→ Your objective:
Write out the data below in full, please. Keep every character as given.

----- Material to process

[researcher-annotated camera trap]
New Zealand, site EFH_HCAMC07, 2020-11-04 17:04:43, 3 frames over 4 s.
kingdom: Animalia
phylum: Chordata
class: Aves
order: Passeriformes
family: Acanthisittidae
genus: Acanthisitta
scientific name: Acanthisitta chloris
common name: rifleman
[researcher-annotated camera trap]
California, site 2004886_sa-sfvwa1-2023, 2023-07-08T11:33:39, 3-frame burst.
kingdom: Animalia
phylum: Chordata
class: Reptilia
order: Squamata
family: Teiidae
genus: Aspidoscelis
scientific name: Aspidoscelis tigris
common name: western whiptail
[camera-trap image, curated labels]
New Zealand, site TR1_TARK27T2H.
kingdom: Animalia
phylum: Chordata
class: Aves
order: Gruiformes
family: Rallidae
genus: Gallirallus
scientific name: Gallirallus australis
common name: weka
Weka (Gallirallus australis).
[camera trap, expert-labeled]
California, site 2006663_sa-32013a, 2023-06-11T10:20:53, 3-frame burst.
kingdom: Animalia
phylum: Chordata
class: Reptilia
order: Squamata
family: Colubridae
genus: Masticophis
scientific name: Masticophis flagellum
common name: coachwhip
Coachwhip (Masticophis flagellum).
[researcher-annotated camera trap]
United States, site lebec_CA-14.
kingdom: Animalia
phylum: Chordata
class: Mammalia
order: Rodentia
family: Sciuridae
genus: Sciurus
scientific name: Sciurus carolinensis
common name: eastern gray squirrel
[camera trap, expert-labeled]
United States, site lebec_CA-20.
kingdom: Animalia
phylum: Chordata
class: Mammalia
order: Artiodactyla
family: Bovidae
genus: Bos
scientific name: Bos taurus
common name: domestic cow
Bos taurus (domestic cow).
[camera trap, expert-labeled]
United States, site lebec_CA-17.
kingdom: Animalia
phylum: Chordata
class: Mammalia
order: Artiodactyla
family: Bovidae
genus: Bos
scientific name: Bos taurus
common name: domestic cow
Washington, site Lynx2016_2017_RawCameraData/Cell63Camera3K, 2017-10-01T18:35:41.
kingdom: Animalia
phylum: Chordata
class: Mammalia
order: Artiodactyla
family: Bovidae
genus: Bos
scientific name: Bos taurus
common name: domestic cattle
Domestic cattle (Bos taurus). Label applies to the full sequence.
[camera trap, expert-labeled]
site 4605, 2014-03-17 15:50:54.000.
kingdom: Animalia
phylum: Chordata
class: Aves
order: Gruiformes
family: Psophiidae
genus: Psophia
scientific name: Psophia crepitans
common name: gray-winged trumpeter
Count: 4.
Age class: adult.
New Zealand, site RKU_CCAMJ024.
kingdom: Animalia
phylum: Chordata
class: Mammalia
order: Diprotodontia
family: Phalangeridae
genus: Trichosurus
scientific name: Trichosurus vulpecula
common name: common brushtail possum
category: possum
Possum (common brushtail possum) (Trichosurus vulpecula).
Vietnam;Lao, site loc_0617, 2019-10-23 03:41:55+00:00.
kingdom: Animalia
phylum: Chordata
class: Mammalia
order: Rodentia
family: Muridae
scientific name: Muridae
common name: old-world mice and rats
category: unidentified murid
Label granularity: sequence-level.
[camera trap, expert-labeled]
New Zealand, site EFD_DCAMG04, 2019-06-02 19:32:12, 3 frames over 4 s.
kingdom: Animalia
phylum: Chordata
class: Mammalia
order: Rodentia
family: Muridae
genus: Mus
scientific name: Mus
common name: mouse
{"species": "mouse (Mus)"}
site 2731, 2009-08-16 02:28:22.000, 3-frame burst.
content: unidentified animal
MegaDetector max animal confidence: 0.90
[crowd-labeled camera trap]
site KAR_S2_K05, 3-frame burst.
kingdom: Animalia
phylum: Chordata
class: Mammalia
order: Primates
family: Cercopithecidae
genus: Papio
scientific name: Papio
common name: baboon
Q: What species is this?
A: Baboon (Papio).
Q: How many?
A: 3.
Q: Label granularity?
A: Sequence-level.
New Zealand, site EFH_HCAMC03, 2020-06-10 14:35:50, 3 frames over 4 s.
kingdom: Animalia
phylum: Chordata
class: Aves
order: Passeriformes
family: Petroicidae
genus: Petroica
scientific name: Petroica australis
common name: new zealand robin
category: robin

----------

→ Exercise output:
[researcher-annotated camera trap]
New Zealand, site EFH_HCAMC07, 2020-11-04 17:04:43, 3 frames over 4 s.
kingdom: Animalia
phylum: Chordata
class: Aves
order: Passeriformes
family: Acanthisittidae
genus: Acanthisitta
scientific name: Acanthisitta chloris
common name: rifleman
[researcher-annotated camera trap]
California, site 2004886_sa-sfvwa1-2023, 2023-07-08T11:33:39, 3-frame burst.
kingdom: Animalia
phylum: Chordata
class: Reptilia
order: Squamata
family: Teiidae
genus: Aspidoscelis
scientific name: Aspidoscelis tigris
common name: western whiptail
[camera-trap image, curated labels]
New Zealand, site TR1_TARK27T2H.
kingdom: Animalia
phylum: Chordata
class: Aves
order: Gruiformes
family: Rallidae
genus: Gallirallus
scientific name: Gallirallus australis
common name: weka
Weka (Gallirallus australis).
[camera trap, expert-labeled]
California, site 2006663_sa-32013a, 2023-06-11T10:20:53, 3-frame burst.
kingdom: Animalia
phylum: Chordata
class: Reptilia
order: Squamata
family: Colubridae
genus: Masticophis
scientific name: Masticophis flagellum
common name: coachwhip
Coachwhip (Masticophis flagellum).
[researcher-annotated camera trap]
United States, site lebec_CA-14.
kingdom: Animalia
phylum: Chordata
class: Mammalia
order: Rodentia
family: Sciuridae
genus: Sciurus
scientific name: Sciurus carolinensis
common name: eastern gray squirrel
[camera trap, expert-labeled]
United States, site lebec_CA-20.
kingdom: Animalia
phylum: Chordata
class: Mammalia
order: Artiodactyla
family: Bovidae
genus: Bos
scientific name: Bos taurus
common name: domestic cow
Bos taurus (domestic cow).
[camera trap, expert-labeled]
United States, site lebec_CA-17.
kingdom: Animalia
phylum: Chordata
class: Mammalia
order: Artiodactyla
family: Bovidae
genus: Bos
scientific name: Bos taurus
common name: domestic cow
Washington, site Lynx2016_2017_RawCameraData/Cell63Camera3K, 2017-10-01T18:35:41.
kingdom: Animalia
phylum: Chordata
class: Mammalia
order: Artiodactyla
family: Bovidae
genus: Bos
scientific name: Bos taurus
common name: domestic cattle
Domestic cattle (Bos taurus). Label applies to the full sequence.
[camera trap, expert-labeled]
site 4605, 2014-03-17 15:50:54.000.
kingdom: Animalia
phylum: Chordata
class: Aves
order: Gruiformes
family: Psophiidae
genus: Psophia
scientific name: Psophia crepitans
common name: gray-winged trumpeter
Count: 4.
Age class: adult.
New Zealand, site RKU_CCAMJ024.
kingdom: Animalia
phylum: Chordata
class: Mammalia
order: Diprotodontia
family: Phalangeridae
genus: Trichosurus
scientific name: Trichosurus vulpecula
common name: common brushtail possum
category: possum
Possum (common brushtail possum) (Trichosurus vulpecula).
Vietnam;Lao, site loc_0617, 2019-10-23 03:41:55+00:00.
kingdom: Animalia
phylum: Chordata
class: Mammalia
order: Rodentia
family: Muridae
scientific name: Muridae
common name: old-world mice and rats
category: unidentified murid
Label granularity: sequence-level.
[camera trap, expert-labeled]
New Zealand, site EFD_DCAMG04, 2019-06-02 19:32:12, 3 frames over 4 s.
kingdom: Animalia
phylum: Chordata
class: Mammalia
order: Rodentia
family: Muridae
genus: Mus
scientific name: Mus
common name: mouse
{"species": "mouse (Mus)"}
site 2731, 2009-08-16 02:28:22.000, 3-frame burst.
content: unidentified animal
MegaDetector max animal confidence: 0.90
[crowd-labeled camera trap]
site KAR_S2_K05, 3-frame burst.
kingdom: Animalia
phylum: Chordata
class: Mammalia
order: Primates
family: Cercopithecidae
genus: Papio
scientific name: Papio
common name: baboon
Q: What species is this?
A: Baboon (Papio).
Q: How many?
A: 3.
Q: Label granularity?
A: Sequence-level.
New Zealand, site EFH_HCAMC03, 2020-06-10 14:35:50, 3 frames over 4 s.
kingdom: Animalia
phylum: Chordata
class: Aves
order: Passeriformes
family: Petroicidae
genus: Petroica
scientific name: Petroica australis
common name: new zealand robin
category: robin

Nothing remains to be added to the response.